PROVIDED MATERIAL -

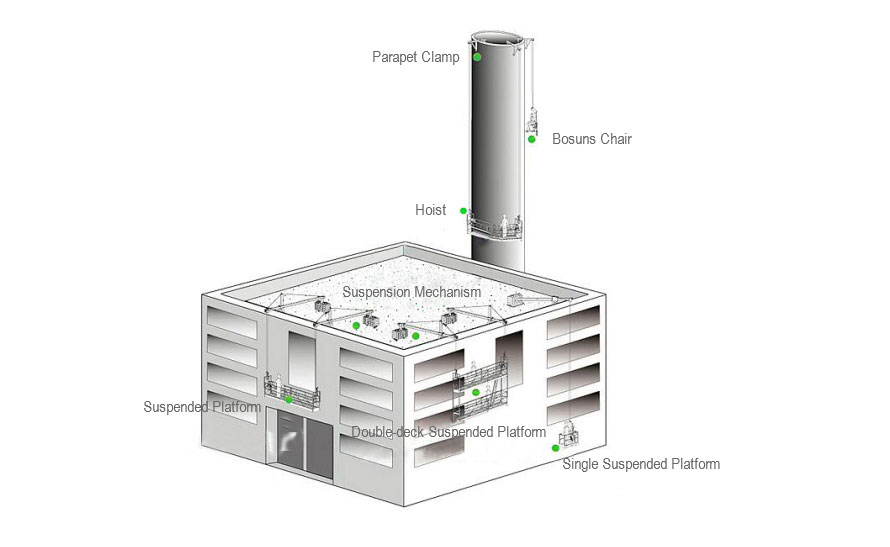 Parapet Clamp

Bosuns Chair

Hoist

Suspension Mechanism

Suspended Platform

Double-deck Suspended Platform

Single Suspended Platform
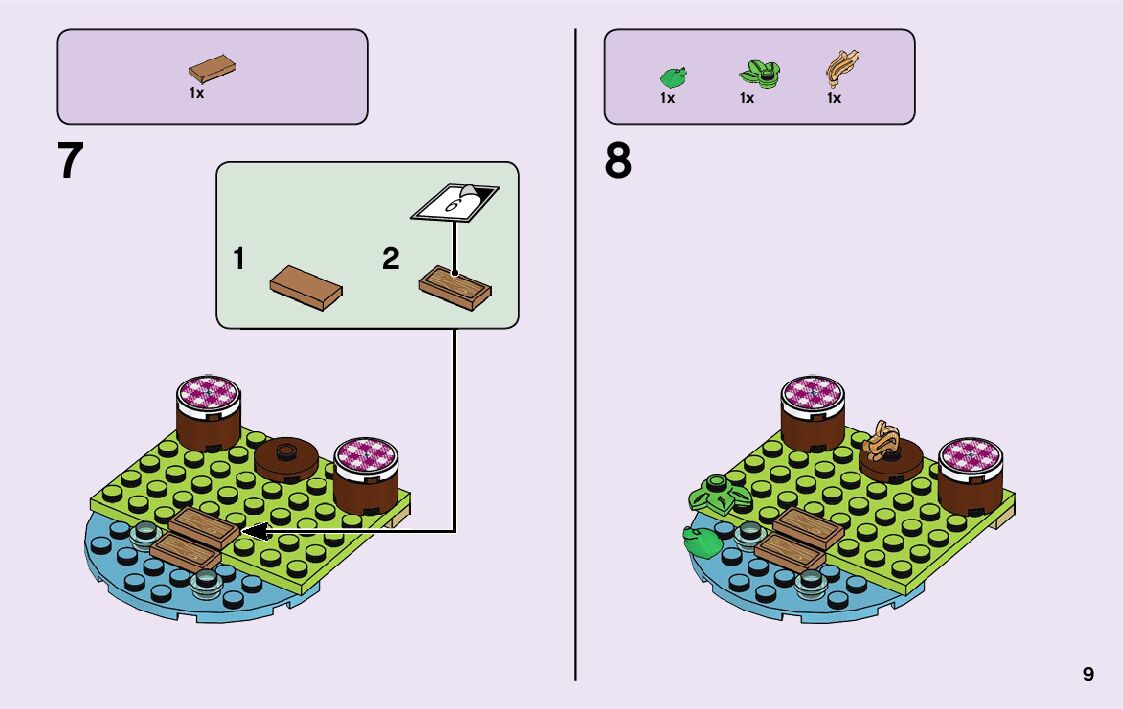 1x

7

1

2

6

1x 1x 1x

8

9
...
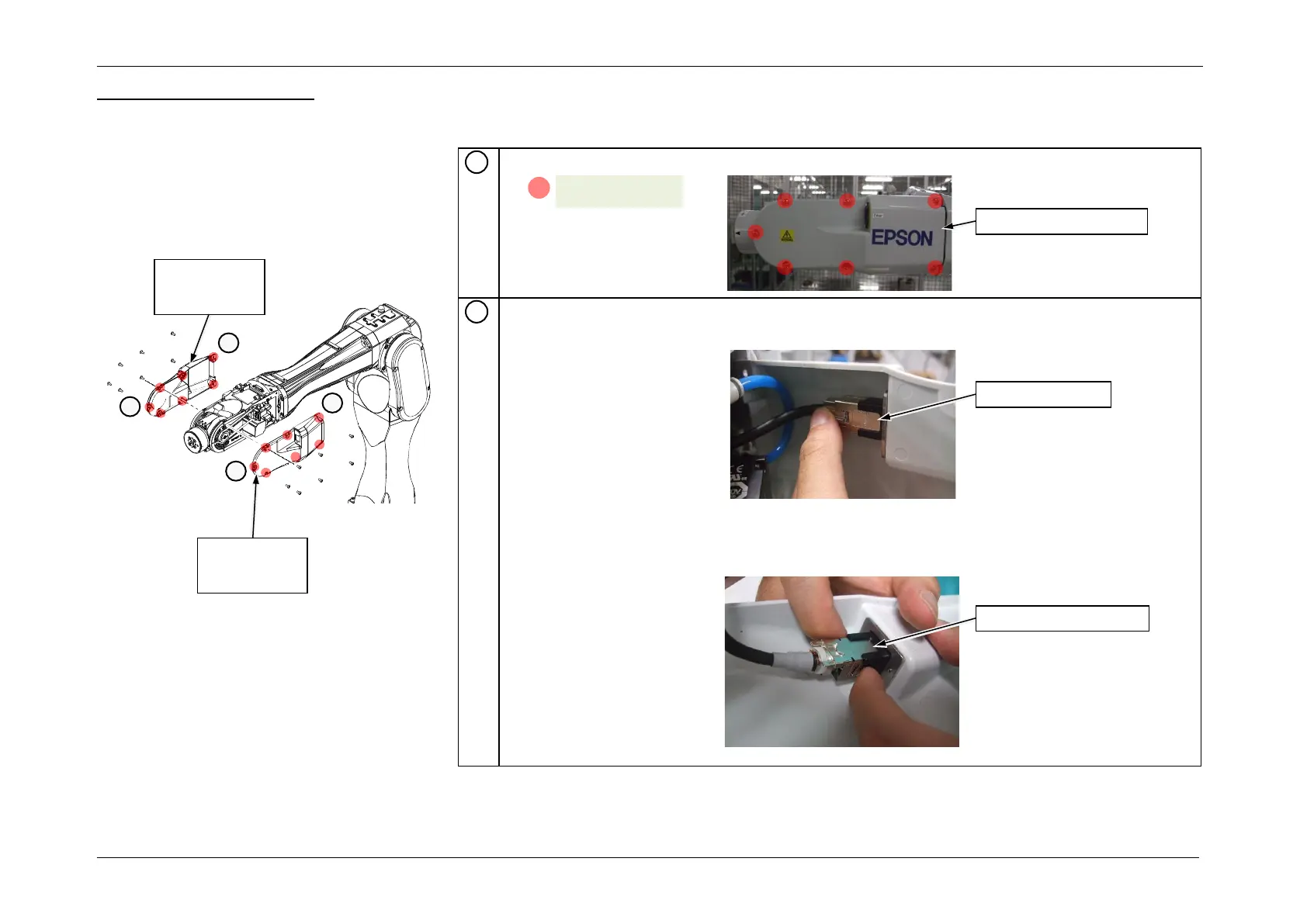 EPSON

WHAT YOU HAVE TO DO - Every line in the listing above that mentions "Platform" should be returned.

THE ANSWER -
Suspended Platform
Double-deck Suspended Platform
Single Suspended Platform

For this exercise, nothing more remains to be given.